EXERCISE BRIEF »
Pull out every line of the listing below that contains the string "path", and copy each one in full.
····················
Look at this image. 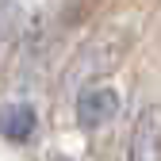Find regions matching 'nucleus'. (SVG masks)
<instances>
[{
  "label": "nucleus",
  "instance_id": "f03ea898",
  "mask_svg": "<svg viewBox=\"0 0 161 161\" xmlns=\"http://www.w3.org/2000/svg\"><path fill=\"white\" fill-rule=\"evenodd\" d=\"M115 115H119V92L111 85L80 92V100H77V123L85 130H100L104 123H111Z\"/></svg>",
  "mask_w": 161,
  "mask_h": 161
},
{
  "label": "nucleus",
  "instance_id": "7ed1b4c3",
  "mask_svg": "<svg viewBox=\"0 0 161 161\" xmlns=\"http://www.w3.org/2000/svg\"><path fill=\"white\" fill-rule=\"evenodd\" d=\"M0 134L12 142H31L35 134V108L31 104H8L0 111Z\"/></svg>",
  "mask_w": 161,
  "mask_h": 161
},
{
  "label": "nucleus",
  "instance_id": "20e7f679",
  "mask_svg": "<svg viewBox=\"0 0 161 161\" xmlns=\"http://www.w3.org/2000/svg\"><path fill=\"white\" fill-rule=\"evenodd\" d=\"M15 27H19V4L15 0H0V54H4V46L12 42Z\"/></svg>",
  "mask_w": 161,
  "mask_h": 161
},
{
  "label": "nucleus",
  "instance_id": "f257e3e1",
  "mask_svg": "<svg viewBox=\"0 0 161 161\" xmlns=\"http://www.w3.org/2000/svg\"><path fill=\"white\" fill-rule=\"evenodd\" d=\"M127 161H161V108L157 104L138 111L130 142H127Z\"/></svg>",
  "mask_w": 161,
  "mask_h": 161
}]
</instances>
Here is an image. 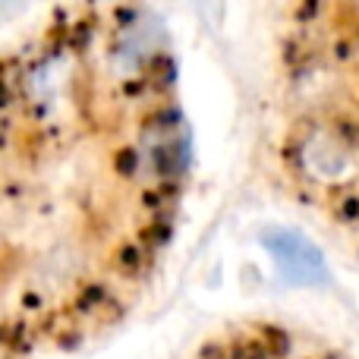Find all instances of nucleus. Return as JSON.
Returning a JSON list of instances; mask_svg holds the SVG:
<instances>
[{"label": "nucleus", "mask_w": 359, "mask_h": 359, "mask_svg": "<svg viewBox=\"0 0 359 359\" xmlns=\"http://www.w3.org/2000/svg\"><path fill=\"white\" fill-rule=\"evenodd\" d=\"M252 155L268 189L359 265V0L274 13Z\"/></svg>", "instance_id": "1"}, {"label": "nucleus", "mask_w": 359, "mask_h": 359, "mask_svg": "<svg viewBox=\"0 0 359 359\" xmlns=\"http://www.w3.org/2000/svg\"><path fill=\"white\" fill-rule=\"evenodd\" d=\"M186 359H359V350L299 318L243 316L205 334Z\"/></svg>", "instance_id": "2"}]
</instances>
····················
THE ANSWER »
  "mask_svg": "<svg viewBox=\"0 0 161 161\" xmlns=\"http://www.w3.org/2000/svg\"><path fill=\"white\" fill-rule=\"evenodd\" d=\"M115 115H119V92L111 85L80 92V100H77V123L85 130H100L104 123H111Z\"/></svg>",
  "mask_svg": "<svg viewBox=\"0 0 161 161\" xmlns=\"http://www.w3.org/2000/svg\"><path fill=\"white\" fill-rule=\"evenodd\" d=\"M0 134L12 142H31L35 134V108L31 104H8L0 111Z\"/></svg>",
  "mask_svg": "<svg viewBox=\"0 0 161 161\" xmlns=\"http://www.w3.org/2000/svg\"><path fill=\"white\" fill-rule=\"evenodd\" d=\"M15 27H19V4L15 0H0V54H4V46L12 42Z\"/></svg>",
  "mask_svg": "<svg viewBox=\"0 0 161 161\" xmlns=\"http://www.w3.org/2000/svg\"><path fill=\"white\" fill-rule=\"evenodd\" d=\"M127 161H161V108L157 104L138 111L130 142H127Z\"/></svg>",
[{"label": "nucleus", "mask_w": 359, "mask_h": 359, "mask_svg": "<svg viewBox=\"0 0 359 359\" xmlns=\"http://www.w3.org/2000/svg\"><path fill=\"white\" fill-rule=\"evenodd\" d=\"M252 155L268 189L359 265V0L274 13Z\"/></svg>", "instance_id": "1"}, {"label": "nucleus", "mask_w": 359, "mask_h": 359, "mask_svg": "<svg viewBox=\"0 0 359 359\" xmlns=\"http://www.w3.org/2000/svg\"><path fill=\"white\" fill-rule=\"evenodd\" d=\"M186 359H359V350L299 318L243 316L205 334Z\"/></svg>", "instance_id": "2"}]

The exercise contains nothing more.